Coup de théâtre le 6 mars donc avec la publication de l’enquête de Newsweek dans laquelle on apprend que le créateur du Bitcoin s’appelle réellement Satoshi Nakamoto, qu’il est Américano-Japonais, qu’il a 64 ans et qu’il a « un penchant pour la collection de modèles de trains et une carrière enveloppée dans le secret, ayant effectué des tâches classifiées pour de grosses sociétés et l’armée américaine« . Né au Japon en 1949, Nakamoto est diplômé de l’Université de polytechnique de Californie. En 1973, celui que sa famille décrit comme très intelligent, lunatique et obsédé par la vie privée, change son nom pour « Dorian Prentice Satoshi Nakamoto ».
La journaliste Leah McGrath Goodman détaille comment elle est parvenue à l’identifier en partant de ce constat : « Il y a la possibilité que ‘Satoshi Nakamoto’ soit un pseudonyme, mais pourquoi quelqu’un qui souhaite rester anonyme choisirait un nom aussi typique. »
Goodman part alors à la recherche de tous les Nakamoto vivant aux Etats-Unis. Elle en découvre un chez Ralph Lauren à New York, un autre décédé en 2008 à Honolulu, un troisième vivant au Japon et se faisant passer pour le créateur du Bitcoin sur LinkedIn. C’est en parcourant la base de données des citoyens américains naturalisés qu’elle tombe sur un Satoshi Nakamoto dont le profil pourrait correspondre à celui du créateur d’une monnaie virtuelle. Elle obtient son mail via une société commercialisant des modèles de trains.
Mais dès que la journaliste mentionne le Bitcoin, Nakamoto cesse de répondre à ses mails. Elle contacte alors son plus jeune frère, Arthur Nakamoto, qui lui répond : « Vous voulez connaître mon frère, le physicien génial ? C’est un homme brillant. Moi je ne suis qu’un humble ingénieur. Il est très concentré et éclectique dans sa façon de penser. Futé, intelligent, les mathématiques, l’ingénierie, les ordinateurs. Dites un truc, il peut le faire« . Il lâche également :
« Mon frère est un trou du cul. Ce que vous ne savez pas à son sujet c’est qu’il a bossé sur des trucs classifiés. Sa vie a été un blanc complet pendant un moment. Vous ne pourrez pas l’atteindre. Il refusera tout. Il n’admettra jamais avoir créé le Bitcoin. »
« Il s’est donné beaucoup de mal pour protéger son anonymat »
Goodman a ensuite contacté Gavin Andresen, qui a travaillé sur le Bitcoin, et a pour ce faire correspondu avec Nakamoto pendant près d’un an par mails ou messages privés sur le forum Bitcoin Talk, ce dernier refusant de communiquer par téléphone. « C’était le genre de personne qui, si vous faisiez une erreur, pouvait vous traiter de débile et ne jamais vous reparler, raconte Andresen, à cette époque ce n’était pas clair si la création du Bitcoin était légale ou non. Il s’est donné beaucoup de mal pour protéger son anonymat« . Andresen échoue lui aussi à en savoir plus sur Nakamoto : « Il n’était jamais bavard. Nous ne parlions que du code« .

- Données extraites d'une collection
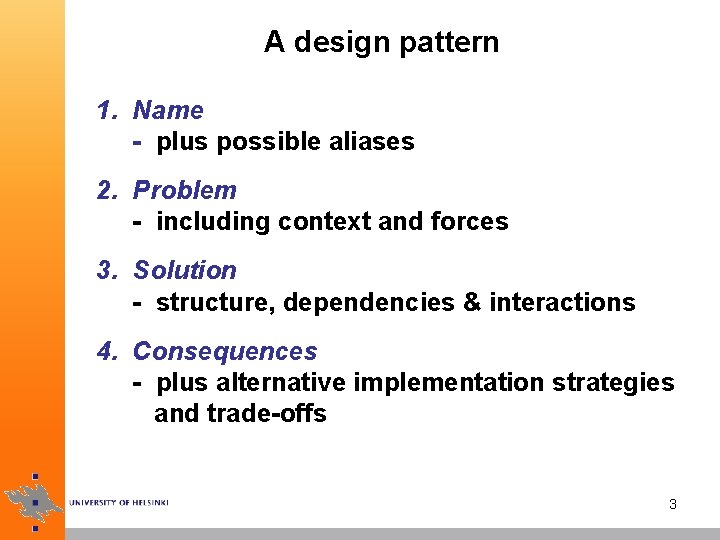 A design pattern

1. Name
- plus possible aliases

2. Problem
- including context and forces

3. Solution
- structure, dependencies & interactions

4. Consequences
- plus alternative implementation strategies and trade-offs

UNIVERSITY OF HELSINKI

3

- QUESTIONS
1. Pour chacune des affirmations suivantes, indiquez si elle concorde avec l'extrait sur le créateur du Bitcoin. Répondez par oui ou non en citant à l'identique les mots décisifs. (a) Satoshi Nakamoto est né au Japon en 1949. (b) Gavin Andresen échangeait avec Nakamoto par téléphone. (c) Leah McGrath Goodman a obtenu l'adresse mail de Nakamoto par l'intermédiaire d'une société vendant des modèles de trains.
2. Renvoyez tel quel le passage de l'extrait sur le créateur du Bitcoin qui va de « La journaliste Leah » à « modèles de trains. ».

- CORRIGÉS PAR QUESTION
1.
(a) Oui : « Né au Japon en 1949 ».
(b) Non : « ce dernier refusant de communiquer par téléphone ».
(c) Oui : « Elle obtient son mail via une société commercialisant des modèles de trains ».

2.
La journaliste Leah McGrath Goodman détaille comment elle est parvenue à l’identifier en partant de ce constat : « Il y a la possibilité que ‘Satoshi Nakamoto’ soit un pseudonyme, mais pourquoi quelqu’un qui souhaite rester anonyme choisirait un nom aussi typique. »
Goodman part alors à la recherche de tous les Nakamoto vivant aux Etats-Unis. Elle en découvre un chez Ralph Lauren à New York, un autre décédé en 2008 à Honolulu, un troisième vivant au Japon et se faisant passer pour le créateur du Bitcoin sur LinkedIn. C’est en parcourant la base de données des citoyens américains naturalisés qu’elle tombe sur un Satoshi Nakamoto dont le profil pourrait correspondre à celui du créateur d’une monnaie virtuelle. Elle obtient son mail via une société commercialisant des modèles de trains.